Reword hardware support for AES-GCM.
This is currently called "aesni", but a following change will add
support on Aarch64. This change thus makes the naming more generic.
Change-Id: I6acb135a91e61570ea250f2f4133b47f11cd51ad
Reviewed-on: https://boringssl-review.googlesource.com/c/boringssl/+/55865
Commit-Queue: Adam Langley <agl@google.com>
Reviewed-by: David Benjamin <davidben@google.com>
diff --git a/crypto/fipsmodule/modes/gcm.c b/crypto/fipsmodule/modes/gcm.c
index 1a77ec0..a268bff 100644
--- a/crypto/fipsmodule/modes/gcm.c
+++ b/crypto/fipsmodule/modes/gcm.c
@@ -132,6 +132,20 @@
(*gcm_ghash_p)((ctx)->Xi.u, (ctx)->gcm_key.Htable, in, len)
#endif // GCM_FUNCREF
+#if defined(HW_GCM) && defined(OPENSSL_X86_64)

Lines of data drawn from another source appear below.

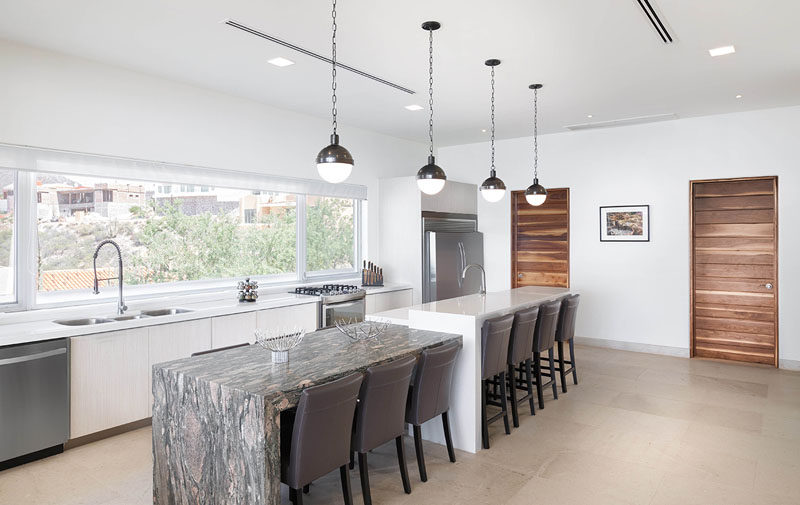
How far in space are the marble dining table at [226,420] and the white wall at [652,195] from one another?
16.0ft

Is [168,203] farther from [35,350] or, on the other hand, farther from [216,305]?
[35,350]

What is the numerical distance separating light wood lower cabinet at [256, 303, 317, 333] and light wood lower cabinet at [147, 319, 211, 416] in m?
0.59

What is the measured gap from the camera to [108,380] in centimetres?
384

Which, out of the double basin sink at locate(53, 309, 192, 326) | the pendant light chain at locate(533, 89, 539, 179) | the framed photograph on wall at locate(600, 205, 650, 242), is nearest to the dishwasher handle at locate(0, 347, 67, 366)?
the double basin sink at locate(53, 309, 192, 326)

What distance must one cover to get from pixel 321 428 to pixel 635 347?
558 centimetres

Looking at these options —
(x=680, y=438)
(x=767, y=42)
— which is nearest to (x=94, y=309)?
(x=680, y=438)

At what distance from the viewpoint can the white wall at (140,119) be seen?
3.87 m

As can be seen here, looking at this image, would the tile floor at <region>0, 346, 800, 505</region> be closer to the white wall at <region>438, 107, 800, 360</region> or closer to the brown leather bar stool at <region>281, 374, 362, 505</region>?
the brown leather bar stool at <region>281, 374, 362, 505</region>

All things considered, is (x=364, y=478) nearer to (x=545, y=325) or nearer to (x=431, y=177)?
(x=431, y=177)

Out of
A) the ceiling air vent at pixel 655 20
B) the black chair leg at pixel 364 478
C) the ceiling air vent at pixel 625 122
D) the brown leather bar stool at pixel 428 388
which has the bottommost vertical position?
the black chair leg at pixel 364 478

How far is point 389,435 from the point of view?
291 cm

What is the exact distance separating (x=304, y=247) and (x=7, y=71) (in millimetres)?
3347

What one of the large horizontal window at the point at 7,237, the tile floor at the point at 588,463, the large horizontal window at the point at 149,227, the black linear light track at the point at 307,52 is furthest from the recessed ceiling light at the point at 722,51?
the large horizontal window at the point at 7,237

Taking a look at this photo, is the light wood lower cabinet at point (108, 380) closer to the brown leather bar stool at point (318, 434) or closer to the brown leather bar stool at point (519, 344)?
the brown leather bar stool at point (318, 434)
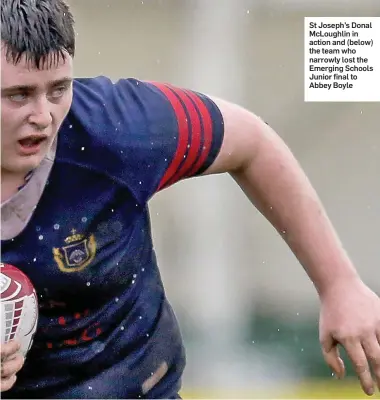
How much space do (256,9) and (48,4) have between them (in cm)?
230

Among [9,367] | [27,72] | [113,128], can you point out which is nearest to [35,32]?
[27,72]

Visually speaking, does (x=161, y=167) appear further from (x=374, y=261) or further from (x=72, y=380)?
(x=374, y=261)

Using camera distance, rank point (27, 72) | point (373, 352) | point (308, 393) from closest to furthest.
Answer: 1. point (27, 72)
2. point (373, 352)
3. point (308, 393)

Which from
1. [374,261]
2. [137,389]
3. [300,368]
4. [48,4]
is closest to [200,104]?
[48,4]

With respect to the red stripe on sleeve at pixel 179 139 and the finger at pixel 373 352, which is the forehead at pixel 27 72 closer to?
the red stripe on sleeve at pixel 179 139

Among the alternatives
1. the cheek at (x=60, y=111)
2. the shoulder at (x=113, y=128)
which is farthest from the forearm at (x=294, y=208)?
the cheek at (x=60, y=111)

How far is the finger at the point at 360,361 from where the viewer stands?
1.13 metres

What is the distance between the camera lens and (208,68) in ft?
10.4

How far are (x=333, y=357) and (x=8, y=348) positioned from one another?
37 centimetres

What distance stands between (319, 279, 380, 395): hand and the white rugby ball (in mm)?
338

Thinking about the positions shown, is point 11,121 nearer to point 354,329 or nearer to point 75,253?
point 75,253

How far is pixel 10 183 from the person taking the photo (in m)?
1.12

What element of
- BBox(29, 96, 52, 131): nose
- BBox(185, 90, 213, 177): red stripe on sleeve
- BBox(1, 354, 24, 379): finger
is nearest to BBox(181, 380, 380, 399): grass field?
BBox(185, 90, 213, 177): red stripe on sleeve

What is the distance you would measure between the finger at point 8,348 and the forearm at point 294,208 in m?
0.36
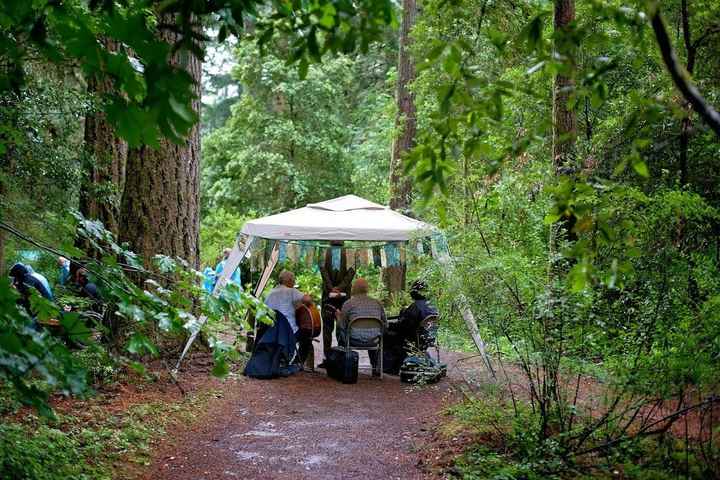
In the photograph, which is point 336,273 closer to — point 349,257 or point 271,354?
point 349,257

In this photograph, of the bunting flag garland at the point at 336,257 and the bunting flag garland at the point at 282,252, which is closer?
the bunting flag garland at the point at 282,252

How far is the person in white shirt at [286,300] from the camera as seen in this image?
10195 mm

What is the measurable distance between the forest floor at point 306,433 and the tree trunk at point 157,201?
1.99 metres

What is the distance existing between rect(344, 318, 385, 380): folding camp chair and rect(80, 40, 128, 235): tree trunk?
371 centimetres

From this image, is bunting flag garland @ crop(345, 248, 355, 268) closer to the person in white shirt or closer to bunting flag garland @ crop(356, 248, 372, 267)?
bunting flag garland @ crop(356, 248, 372, 267)

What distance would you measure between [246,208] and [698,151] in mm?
19227

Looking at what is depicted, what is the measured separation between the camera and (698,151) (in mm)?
8906

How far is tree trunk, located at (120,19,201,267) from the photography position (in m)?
9.43

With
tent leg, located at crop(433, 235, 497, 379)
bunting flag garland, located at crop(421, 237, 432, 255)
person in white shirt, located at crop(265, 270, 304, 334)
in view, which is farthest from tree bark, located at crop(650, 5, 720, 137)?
person in white shirt, located at crop(265, 270, 304, 334)

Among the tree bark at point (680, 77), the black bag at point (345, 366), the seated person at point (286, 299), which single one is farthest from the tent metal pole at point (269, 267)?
the tree bark at point (680, 77)

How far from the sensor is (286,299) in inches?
404

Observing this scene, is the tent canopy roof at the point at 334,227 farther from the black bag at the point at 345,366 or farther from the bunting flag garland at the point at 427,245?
the black bag at the point at 345,366

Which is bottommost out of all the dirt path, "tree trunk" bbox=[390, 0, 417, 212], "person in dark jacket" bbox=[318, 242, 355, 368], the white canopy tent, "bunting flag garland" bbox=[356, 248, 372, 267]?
the dirt path

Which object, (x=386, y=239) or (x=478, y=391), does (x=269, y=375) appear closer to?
(x=386, y=239)
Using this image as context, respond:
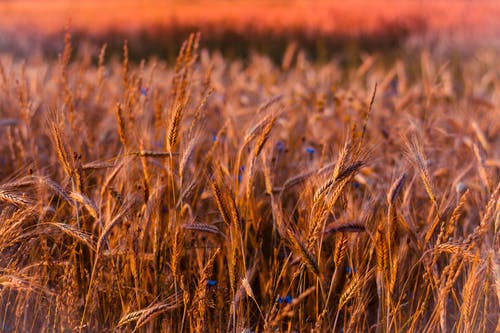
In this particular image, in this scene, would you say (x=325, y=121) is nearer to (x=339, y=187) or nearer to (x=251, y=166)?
(x=251, y=166)

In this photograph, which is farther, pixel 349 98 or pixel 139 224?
pixel 349 98

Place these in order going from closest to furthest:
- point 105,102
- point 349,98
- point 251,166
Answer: point 251,166 → point 349,98 → point 105,102

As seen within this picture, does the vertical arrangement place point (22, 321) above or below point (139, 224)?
below

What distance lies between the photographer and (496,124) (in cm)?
363

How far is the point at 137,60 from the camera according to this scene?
31.2 feet

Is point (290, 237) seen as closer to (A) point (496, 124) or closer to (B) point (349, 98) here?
(B) point (349, 98)

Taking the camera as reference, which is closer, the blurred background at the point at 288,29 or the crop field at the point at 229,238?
the crop field at the point at 229,238

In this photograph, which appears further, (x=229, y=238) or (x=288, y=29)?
(x=288, y=29)

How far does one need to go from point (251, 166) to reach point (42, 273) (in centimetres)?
81

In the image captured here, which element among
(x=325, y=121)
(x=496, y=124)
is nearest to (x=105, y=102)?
(x=325, y=121)

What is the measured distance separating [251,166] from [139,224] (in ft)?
1.30

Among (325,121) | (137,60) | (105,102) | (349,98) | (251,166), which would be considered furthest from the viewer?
(137,60)

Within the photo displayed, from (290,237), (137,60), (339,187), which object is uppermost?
(339,187)

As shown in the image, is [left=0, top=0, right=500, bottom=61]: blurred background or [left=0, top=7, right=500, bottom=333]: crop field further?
[left=0, top=0, right=500, bottom=61]: blurred background
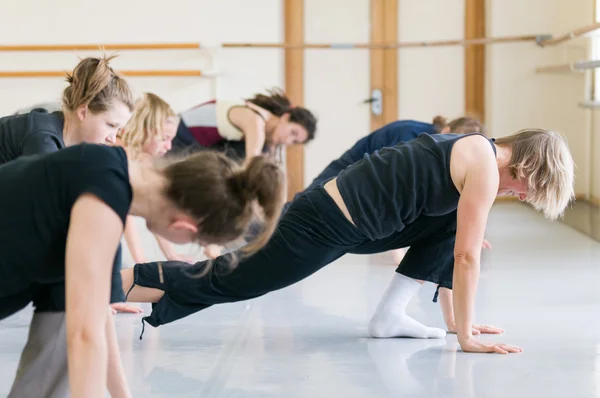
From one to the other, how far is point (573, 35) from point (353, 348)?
10.1 feet

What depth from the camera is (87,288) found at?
125 centimetres

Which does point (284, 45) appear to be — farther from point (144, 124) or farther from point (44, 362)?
point (44, 362)

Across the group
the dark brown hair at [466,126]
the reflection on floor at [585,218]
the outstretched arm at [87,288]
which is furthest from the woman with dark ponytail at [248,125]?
the outstretched arm at [87,288]

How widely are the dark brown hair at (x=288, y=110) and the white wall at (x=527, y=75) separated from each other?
257 centimetres

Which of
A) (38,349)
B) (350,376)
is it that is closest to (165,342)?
(350,376)

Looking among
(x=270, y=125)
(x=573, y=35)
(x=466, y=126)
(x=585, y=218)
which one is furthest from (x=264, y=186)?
(x=585, y=218)

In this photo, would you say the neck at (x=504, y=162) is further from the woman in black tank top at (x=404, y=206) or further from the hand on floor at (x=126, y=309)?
the hand on floor at (x=126, y=309)

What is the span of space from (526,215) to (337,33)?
1817 mm

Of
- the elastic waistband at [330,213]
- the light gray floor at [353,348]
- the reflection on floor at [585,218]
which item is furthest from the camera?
the reflection on floor at [585,218]

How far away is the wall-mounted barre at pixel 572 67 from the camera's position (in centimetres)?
431

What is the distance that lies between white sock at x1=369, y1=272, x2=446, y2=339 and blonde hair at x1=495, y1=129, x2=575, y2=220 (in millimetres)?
477

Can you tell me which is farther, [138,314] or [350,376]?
[138,314]

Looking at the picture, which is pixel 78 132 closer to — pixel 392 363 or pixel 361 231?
pixel 361 231

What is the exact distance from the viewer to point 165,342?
2.39 meters
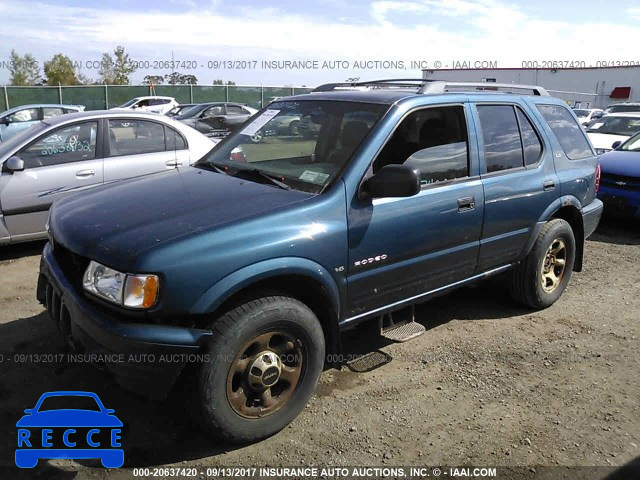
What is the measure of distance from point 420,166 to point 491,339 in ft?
5.29

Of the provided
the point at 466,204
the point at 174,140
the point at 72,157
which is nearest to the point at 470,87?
the point at 466,204

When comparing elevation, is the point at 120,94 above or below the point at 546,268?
above

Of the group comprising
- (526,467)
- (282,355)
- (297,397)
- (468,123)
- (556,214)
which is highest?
(468,123)

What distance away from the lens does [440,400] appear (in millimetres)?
3414

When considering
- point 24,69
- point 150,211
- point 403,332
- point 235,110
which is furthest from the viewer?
point 24,69

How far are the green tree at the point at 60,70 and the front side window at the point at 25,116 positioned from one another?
125 feet

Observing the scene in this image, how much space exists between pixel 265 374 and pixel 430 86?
2.35 m

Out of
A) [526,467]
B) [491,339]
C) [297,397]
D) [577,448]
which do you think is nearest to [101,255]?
[297,397]

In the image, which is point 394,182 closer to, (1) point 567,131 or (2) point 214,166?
(2) point 214,166

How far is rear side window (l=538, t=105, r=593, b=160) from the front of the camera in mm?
4727

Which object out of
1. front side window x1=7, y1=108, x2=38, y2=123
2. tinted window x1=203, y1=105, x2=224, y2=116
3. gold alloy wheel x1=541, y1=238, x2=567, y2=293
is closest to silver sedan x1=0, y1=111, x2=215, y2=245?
gold alloy wheel x1=541, y1=238, x2=567, y2=293

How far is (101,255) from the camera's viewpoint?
8.77ft

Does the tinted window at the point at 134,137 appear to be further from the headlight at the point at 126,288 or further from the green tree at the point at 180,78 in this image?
the green tree at the point at 180,78

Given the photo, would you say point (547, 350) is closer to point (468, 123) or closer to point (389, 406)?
point (389, 406)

+static size_t hw_gcm_encrypt(const uint8_t *in, uint8_t *out, size_t len,
+ const AES_KEY *key, uint8_t ivec[16],
+ uint64_t *Xi) {
+ return aesni_gcm_encrypt(in, out, len, key, ivec, Xi);
+}
+
+static size_t hw_gcm_decrypt(const uint8_t *in, uint8_t *out, size_t len,
+ const AES_KEY *key, uint8_t ivec[16],
+ uint64_t *Xi) {
+ return aesni_gcm_decrypt(in, out, len, key, ivec, Xi);
+}
+#endif // HW_GCM && X86_64
+
void CRYPTO_ghash_init(gmult_func *out_mult, ghash_func *out_hash,
u128 *out_key, u128 out_table[16], int *out_is_avx,
const uint8_t gcm_key[16]) {
@@ -217,7 +231,7 @@
CRYPTO_ghash_init(&gcm_key->gmult, &gcm_key->ghash, &gcm_key->H,
gcm_key->Htable, &is_avx, ghash_key);
- gcm_key->use_aesni_gcm_crypt = (is_avx && block_is_hwaes) ? 1 : 0;
+ gcm_key->use_hw_gcm_crypt = (is_avx && block_is_hwaes) ? 1 : 0;
}
void CRYPTO_gcm128_setiv(GCM128_CONTEXT *ctx, const AES_KEY *key,
@@ -544,12 +558,12 @@
}
}
-#if defined(AESNI_GCM)
+#if defined(HW_GCM)
// Check |len| to work around a C language bug. See https://crbug.com/1019588.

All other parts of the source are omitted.